Appeal by the defendant from a judgment of the Supreme Court, Kings County (Lott, J.), rendered April 11, 2000, convicting him of murder in the first degree and murder in the second degree, upon a jury verdict; and imposing sentence.

Ordered that the judgment is affirmed.

Following his conviction of murder in the first degree (Penal Law § 125.27 [1] [a] [vii]), the defendant, who faced a possible death sentence, agreed to waive his appellate rights in exchange for a promised sentence of life without parole. Nonetheless, the defendant filed and prosecuted this appeal, raising a number of issues, claiming that his waiver is not enforceable because, inter alia, he faced a possible death sentence.
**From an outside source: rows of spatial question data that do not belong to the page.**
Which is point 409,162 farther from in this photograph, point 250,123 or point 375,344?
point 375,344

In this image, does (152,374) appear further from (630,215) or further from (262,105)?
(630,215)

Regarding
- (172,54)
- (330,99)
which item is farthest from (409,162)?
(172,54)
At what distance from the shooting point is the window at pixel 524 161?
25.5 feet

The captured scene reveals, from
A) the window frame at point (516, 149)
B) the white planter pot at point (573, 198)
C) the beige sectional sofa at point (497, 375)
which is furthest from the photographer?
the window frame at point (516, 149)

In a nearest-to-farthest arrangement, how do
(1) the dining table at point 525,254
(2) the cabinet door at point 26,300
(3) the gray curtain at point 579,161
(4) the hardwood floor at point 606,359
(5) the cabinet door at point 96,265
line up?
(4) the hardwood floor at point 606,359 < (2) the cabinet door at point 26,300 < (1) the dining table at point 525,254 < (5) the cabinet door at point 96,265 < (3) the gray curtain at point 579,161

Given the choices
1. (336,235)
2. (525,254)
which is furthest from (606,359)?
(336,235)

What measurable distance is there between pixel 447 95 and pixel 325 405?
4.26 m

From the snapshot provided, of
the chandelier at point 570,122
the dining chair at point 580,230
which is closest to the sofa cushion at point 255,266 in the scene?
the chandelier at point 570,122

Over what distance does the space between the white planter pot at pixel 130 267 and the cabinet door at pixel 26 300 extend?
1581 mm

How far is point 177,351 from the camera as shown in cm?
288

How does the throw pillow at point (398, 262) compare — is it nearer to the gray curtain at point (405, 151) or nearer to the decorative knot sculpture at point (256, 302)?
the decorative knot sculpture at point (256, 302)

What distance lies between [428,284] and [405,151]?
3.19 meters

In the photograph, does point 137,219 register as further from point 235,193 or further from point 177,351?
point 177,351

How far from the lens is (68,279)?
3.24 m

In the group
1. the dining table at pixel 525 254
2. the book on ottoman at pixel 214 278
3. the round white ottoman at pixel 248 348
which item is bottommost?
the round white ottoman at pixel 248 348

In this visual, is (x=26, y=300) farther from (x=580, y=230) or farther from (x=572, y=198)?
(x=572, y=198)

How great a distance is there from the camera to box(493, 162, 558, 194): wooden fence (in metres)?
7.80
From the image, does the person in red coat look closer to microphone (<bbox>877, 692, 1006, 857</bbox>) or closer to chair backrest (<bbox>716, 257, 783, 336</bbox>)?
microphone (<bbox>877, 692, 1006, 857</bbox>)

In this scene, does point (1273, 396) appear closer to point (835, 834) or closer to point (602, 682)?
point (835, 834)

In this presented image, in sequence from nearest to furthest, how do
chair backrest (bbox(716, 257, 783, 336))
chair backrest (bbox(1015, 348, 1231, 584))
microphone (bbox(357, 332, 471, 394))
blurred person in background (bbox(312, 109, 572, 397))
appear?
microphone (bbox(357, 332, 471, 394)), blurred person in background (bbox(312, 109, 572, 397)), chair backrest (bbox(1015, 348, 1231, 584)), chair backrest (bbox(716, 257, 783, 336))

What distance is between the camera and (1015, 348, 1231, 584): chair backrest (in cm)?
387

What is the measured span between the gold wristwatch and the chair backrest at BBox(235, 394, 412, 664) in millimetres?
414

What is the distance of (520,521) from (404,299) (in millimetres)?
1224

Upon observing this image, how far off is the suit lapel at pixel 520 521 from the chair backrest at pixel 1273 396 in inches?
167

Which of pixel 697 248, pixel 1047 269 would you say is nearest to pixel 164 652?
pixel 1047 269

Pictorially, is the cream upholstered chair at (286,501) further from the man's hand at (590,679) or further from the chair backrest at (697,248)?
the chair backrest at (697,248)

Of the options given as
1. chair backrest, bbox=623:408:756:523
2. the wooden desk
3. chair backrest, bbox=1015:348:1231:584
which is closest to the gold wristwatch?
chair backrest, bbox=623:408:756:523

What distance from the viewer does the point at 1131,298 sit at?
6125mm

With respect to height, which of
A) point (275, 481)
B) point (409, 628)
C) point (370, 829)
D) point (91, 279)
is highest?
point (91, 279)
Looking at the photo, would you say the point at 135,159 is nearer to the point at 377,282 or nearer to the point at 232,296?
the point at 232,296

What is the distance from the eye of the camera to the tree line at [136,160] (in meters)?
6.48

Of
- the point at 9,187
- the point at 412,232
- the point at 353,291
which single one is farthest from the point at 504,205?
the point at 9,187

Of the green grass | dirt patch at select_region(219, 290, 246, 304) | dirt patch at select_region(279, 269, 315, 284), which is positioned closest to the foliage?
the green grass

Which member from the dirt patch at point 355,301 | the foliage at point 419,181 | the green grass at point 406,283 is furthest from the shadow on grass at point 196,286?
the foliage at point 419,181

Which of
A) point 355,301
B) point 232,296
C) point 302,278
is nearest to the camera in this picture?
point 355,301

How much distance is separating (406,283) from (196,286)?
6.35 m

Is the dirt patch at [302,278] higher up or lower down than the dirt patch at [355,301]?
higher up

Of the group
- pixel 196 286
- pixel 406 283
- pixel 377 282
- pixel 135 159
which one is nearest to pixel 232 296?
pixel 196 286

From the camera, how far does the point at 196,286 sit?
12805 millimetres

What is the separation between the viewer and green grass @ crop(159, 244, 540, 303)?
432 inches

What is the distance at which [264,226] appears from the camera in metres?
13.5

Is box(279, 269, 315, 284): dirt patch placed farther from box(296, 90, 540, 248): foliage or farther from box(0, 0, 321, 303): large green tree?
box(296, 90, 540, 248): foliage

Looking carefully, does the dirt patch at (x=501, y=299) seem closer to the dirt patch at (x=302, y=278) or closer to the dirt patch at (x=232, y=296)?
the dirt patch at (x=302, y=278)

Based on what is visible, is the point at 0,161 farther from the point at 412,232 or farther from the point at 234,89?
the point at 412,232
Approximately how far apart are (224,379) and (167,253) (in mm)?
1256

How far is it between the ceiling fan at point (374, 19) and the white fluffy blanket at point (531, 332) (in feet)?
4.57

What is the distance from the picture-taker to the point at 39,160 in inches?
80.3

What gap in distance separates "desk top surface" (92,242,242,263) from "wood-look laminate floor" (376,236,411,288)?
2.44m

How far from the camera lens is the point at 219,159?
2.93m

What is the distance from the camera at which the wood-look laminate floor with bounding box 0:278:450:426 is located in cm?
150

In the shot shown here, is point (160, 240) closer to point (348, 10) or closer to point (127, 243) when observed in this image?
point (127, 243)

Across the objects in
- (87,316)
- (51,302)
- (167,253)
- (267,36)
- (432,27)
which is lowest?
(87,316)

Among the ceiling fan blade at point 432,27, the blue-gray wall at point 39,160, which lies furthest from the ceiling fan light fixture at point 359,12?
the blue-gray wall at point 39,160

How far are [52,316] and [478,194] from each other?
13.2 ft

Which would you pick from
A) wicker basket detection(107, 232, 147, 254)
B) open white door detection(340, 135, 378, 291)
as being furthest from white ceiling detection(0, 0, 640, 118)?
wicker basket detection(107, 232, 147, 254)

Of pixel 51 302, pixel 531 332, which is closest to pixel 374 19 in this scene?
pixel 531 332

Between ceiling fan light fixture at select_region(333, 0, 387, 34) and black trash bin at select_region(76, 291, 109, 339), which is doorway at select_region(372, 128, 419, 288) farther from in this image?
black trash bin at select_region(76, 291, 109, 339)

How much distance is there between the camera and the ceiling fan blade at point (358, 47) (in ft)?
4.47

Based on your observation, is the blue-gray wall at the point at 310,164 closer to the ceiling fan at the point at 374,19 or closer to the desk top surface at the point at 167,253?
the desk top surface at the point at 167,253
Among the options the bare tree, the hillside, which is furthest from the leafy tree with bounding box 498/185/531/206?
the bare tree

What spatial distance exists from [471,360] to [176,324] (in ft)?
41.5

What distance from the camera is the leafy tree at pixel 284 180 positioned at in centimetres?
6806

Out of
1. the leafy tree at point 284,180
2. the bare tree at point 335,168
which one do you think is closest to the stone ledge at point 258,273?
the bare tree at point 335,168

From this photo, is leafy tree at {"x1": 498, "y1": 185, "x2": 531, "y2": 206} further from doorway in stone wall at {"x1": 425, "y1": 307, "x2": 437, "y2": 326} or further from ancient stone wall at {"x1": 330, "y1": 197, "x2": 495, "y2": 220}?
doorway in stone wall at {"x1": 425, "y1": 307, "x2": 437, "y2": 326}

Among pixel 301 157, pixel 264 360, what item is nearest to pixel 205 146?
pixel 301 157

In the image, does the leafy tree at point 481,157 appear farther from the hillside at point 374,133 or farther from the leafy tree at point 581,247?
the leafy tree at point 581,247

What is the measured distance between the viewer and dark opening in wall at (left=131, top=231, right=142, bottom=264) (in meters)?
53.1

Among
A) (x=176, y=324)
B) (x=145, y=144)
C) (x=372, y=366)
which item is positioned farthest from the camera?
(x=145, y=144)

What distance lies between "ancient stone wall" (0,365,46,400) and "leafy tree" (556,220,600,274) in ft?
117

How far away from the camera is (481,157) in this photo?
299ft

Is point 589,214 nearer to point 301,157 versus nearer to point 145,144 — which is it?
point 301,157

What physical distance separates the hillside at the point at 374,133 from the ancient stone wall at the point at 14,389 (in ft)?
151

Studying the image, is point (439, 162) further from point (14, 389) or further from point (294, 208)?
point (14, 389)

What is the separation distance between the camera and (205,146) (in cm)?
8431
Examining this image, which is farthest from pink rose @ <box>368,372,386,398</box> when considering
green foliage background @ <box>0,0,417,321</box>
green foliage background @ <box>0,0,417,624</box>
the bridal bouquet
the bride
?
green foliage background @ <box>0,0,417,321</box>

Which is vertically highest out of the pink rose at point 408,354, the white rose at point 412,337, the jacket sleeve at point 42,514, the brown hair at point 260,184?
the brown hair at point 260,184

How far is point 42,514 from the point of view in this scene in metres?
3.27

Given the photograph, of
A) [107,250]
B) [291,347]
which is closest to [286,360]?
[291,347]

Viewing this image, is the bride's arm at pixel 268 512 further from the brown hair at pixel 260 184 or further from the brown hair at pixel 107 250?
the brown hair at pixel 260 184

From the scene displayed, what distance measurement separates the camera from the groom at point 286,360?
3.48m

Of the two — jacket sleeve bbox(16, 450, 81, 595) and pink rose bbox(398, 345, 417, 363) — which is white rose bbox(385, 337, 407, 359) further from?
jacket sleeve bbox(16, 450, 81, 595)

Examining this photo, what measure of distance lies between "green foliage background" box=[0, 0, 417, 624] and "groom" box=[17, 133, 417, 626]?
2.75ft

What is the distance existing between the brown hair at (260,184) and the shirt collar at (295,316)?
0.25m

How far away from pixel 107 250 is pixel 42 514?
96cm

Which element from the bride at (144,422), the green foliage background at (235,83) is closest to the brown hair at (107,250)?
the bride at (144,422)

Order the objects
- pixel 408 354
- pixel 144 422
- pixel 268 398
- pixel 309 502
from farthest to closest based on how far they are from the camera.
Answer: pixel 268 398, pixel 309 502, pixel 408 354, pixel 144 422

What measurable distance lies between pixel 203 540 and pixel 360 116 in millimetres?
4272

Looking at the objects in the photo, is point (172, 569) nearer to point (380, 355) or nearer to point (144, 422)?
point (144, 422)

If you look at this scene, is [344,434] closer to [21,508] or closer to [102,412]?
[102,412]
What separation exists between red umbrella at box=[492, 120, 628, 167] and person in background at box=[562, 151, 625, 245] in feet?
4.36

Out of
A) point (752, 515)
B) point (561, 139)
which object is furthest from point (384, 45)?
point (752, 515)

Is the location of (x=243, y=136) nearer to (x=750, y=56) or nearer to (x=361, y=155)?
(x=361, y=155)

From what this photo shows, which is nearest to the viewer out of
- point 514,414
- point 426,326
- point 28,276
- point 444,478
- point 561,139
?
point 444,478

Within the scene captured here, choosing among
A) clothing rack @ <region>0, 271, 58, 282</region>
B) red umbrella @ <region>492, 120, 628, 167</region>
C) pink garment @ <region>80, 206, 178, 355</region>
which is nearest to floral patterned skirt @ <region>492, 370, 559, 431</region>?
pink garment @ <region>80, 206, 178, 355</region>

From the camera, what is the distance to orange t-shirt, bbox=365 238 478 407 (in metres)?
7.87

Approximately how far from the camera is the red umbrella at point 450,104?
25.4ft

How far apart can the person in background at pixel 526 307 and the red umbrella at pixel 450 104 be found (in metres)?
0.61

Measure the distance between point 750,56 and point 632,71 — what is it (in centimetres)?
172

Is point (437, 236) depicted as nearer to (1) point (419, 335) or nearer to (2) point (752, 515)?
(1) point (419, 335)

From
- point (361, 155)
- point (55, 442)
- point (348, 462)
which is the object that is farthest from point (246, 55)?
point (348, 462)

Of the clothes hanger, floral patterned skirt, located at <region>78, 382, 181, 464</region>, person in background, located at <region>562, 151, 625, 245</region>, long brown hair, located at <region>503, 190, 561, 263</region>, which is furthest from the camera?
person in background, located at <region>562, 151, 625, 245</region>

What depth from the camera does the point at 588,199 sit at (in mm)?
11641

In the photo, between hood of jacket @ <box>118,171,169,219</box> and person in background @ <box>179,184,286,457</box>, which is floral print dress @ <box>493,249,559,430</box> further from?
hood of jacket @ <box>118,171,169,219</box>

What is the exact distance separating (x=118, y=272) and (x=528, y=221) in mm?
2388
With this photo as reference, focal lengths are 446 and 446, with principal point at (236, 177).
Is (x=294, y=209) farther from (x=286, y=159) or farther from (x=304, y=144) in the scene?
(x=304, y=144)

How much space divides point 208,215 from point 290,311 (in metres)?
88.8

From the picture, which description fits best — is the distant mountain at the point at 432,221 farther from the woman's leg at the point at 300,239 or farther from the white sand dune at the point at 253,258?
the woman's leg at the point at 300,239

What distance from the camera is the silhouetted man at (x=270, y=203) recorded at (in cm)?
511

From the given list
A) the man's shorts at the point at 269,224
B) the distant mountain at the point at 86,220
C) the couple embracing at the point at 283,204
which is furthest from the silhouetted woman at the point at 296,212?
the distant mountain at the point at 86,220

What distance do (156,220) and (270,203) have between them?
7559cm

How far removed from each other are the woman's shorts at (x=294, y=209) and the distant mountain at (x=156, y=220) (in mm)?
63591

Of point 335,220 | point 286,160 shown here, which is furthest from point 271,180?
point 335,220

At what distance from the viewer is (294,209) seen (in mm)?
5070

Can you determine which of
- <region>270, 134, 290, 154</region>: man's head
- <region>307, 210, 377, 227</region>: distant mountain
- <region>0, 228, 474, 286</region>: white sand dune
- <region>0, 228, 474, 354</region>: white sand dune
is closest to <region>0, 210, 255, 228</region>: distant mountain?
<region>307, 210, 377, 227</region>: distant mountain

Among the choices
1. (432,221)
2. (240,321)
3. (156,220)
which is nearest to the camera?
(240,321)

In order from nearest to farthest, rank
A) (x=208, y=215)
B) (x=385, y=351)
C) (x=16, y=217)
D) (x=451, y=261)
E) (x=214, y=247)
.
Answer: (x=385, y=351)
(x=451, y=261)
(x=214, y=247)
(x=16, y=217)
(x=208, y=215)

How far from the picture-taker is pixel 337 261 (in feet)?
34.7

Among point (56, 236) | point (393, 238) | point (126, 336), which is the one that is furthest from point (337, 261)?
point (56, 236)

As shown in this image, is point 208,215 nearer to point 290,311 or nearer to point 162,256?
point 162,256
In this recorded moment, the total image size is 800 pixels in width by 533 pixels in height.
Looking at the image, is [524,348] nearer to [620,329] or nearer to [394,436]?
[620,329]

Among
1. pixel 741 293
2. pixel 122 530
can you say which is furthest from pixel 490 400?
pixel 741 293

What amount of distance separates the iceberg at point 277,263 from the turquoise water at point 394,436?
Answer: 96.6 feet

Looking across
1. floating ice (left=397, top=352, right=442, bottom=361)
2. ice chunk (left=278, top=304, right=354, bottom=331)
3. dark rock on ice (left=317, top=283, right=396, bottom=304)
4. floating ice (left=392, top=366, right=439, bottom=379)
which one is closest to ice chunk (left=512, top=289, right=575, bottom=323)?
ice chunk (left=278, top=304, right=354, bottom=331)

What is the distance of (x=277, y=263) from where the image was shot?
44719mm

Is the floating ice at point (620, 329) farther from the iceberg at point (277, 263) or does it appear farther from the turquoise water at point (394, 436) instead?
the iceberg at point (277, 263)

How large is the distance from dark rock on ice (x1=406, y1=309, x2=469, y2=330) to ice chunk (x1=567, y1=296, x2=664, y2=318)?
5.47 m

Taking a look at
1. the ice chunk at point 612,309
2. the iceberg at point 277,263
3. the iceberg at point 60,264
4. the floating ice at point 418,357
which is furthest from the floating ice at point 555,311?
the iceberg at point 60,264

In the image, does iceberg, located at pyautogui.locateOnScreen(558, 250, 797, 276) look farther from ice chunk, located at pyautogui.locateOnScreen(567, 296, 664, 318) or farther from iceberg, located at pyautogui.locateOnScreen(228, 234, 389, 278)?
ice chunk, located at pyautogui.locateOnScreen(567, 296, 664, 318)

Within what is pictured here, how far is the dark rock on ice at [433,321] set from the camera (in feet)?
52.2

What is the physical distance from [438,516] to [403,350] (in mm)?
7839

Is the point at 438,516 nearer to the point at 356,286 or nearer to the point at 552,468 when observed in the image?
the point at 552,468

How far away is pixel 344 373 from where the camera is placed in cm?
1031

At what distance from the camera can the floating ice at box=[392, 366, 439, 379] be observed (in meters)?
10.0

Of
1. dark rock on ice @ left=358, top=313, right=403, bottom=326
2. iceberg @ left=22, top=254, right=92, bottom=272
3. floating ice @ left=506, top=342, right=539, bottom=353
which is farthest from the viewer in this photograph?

Contrary to the defendant’s contention, his allocution demonstrates a voluntary and intelligent waiver of his right to appeal from any and all rulings made by the trial court in connection with his case, including the jury verdict, in exchange for the negotiated sentence (see People v Allen, 82 NY2d 761 [1993]). It is clearly evident from our review of the defendant’s sworn comprehensive allocution that he had sufficient time to talk to his attorney prior to entering into the agreement, acknowledged all the rights he was relinquishing which were set forth on the record by the trial court, denied that anyone had threatened, coerced, or forced him to enter the plea, indicated that he understood everything and did not have any questions, and ultimately acknowledged the verdict of guilt against him. There is nothing in the record that would induce this Court to vacate what we find to be defendant’s wholly voluntary waiver of his right to appeal in exchange for a negotiated sentence (see People v Robertson, 288 AD2d 620 [2001]). The fact that the defendant faced a possible death sentence does not render the waiver ineffectual as against public policy (see People v Edwards, 96 NY2d 445 [2001]; People v Seaberg, 74 NY2d 1 [1989]; People v Hall, 291 AD2d 143 [2002]).

Consequently, the defendant’s remaining contentions are not properly before us. Prudenti, P.J., Ritter, H. Miller and Adams, JJ., concur.